The rule in question is applied to all inmates alike. For personal cleanliness and for personal identification under prison conditions, the rule appears to be neither unreasonable nor arbitrary. There is thus no Constitutional basis for our interference with this vital state function." 419 F.2d at 1377

See also Brooks v. Wainwright, 428 F.2d 652 (5th Cir. 1970), where a regulation requiring a prisoner to shave twice a week and receive periodic haircuts was upheld as reasonable. Military discipline has required cutting of the hair. See Raderman v. Kaine, 411 F.2d 1102 (2nd Cir. 1969); Gianatasio v. Whyte, 426 F.2d 908 (2nd Cir. 1970).

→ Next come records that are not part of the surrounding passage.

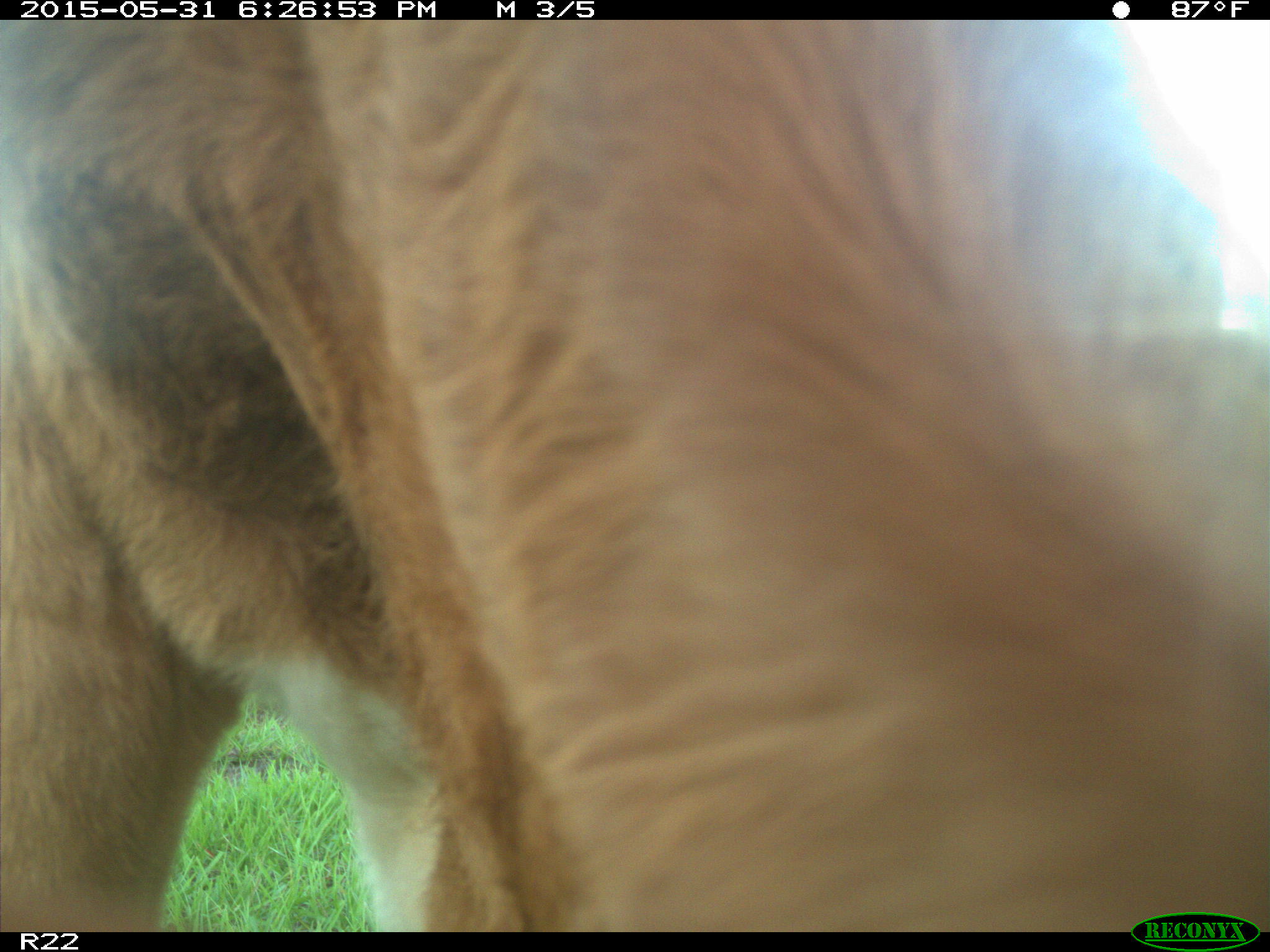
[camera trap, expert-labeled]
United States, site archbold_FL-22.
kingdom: Animalia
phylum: Chordata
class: Mammalia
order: Artiodactyla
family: Bovidae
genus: Bos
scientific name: Bos taurus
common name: domestic cow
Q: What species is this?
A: Bos taurus (domestic cow).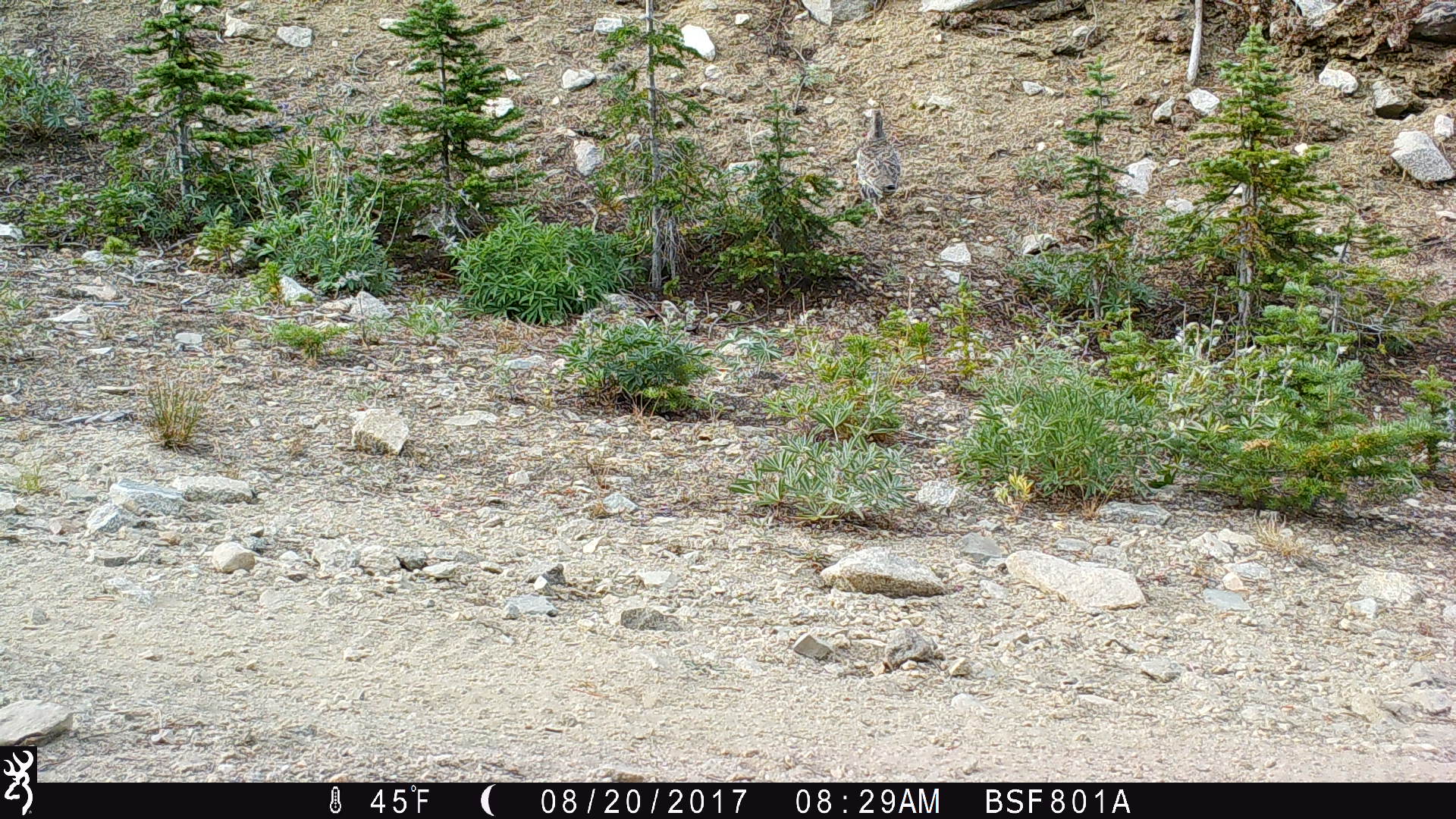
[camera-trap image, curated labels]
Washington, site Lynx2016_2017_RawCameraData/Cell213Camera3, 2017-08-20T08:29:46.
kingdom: Animalia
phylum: Chordata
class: Aves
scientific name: Aves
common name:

This court has held that the right to wear one's hair as he chooses may rise to constitutional heights as against a school board's attempt to exclude him from attending school on account thereof. See Westley v. Rossi, 305 F. Supp. 706 (D. Minn.1969). The premise of that case, however, is far different from a situation involving a prisoner and the Westley case is wholly inapposite. In Brooks v. Wainwright, supra, the court (see fn. 4) distinguished school cases from a prisoner case.

The court therefore finds that the rules and regulations of which petitioner complains are reasonable, do not constitute cruel and inhuman punishment and are well within the discretion lodged with prison officials. The petition is therefore denied.